• To Sleep Inside

    For nearly thirty days Tommy lived in the little camp trailer that Valerie and Justin had loaned him. It sat on their ranch, the Double Cross-U with no running water or electricity.

    Daily he mustered all his energy to get up in the chill of the autumn air and walk the two dozen or so yards to the ranch house for a shower and shave. It became his routine in order to get to work on time.

    It was a struggle because depression had a strangle hold on his life. Mary refused to speak to him except in little spurts to say return his check book or credit card, and nightly he laid down and cried himself to sleep feeling the loneliness creeping up around him. This was mixed with intermitten drinking jags that lasted past midnight.

    Tommy was certain that God was punishing him for every last sin he had committed.
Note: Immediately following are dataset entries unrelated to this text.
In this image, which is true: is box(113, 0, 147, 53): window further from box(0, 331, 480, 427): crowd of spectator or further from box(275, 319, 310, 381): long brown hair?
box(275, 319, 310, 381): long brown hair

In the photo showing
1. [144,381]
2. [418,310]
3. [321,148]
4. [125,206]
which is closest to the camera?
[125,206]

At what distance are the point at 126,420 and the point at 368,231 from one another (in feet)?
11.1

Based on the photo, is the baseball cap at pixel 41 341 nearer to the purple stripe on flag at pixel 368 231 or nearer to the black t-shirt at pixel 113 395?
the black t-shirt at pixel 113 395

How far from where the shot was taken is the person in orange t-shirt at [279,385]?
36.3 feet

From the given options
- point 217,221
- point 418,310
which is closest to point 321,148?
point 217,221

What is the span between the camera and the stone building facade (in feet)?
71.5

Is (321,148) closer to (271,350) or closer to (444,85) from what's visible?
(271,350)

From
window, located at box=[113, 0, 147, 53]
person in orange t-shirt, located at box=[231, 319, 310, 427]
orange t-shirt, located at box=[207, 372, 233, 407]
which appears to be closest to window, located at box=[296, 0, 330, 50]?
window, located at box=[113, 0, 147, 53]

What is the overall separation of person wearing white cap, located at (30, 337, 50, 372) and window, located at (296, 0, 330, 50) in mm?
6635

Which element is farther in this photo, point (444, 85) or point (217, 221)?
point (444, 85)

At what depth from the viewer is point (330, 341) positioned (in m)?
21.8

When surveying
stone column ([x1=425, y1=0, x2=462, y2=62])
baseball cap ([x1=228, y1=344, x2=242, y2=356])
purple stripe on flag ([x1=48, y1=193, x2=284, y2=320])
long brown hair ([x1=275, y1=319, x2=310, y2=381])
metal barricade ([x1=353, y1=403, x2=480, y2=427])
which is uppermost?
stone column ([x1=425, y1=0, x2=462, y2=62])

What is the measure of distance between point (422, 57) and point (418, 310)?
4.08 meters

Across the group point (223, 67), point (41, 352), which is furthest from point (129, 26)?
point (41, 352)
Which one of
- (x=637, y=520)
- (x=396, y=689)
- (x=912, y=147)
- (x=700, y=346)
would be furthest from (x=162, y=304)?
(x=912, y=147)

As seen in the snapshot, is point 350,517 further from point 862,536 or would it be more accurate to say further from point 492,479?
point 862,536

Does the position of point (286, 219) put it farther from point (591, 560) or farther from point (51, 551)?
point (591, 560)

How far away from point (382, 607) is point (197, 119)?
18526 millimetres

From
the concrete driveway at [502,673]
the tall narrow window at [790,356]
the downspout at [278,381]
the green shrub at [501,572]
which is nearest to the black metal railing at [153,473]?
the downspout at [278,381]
    One morning as he was heading in on the hour long drive to Reno he noticed that the thermometer was red lined on his car. He was in the process of passing an eighteen wheeler when the radiator exploded sending heated fluid up through the cracks of the hood and onto the windshield.

    The little vehicle shuttered violently as Tommy struggled for control. Behind him was a white Ford pick up to the right the semi and on his left a concrete retaining wall. Some how he managed to guide the car in behind the large semi truck and find the only turn off available. The car ground to a halt.

    The radiator cap and the valve it was attached to had sheered off and both were imbedded in the plastic liner in front of the driver’s seat. Had they fully penetrated the wall it would have been a death sentence.

    Out of frustration Tommy sat down by the side of his car and started to cry. After gaining control of his emotions somewhat he decided to use his cell phone to call work. His frustration mounted again when he discovered that there was no signal to use for a cellular call.

    Again Tommy found himself out of control, angry and crying. He sat quietly for a long time contemplating just hiding into the high dessert before him and never looking back. Then the thought of his son took a hold of his senses.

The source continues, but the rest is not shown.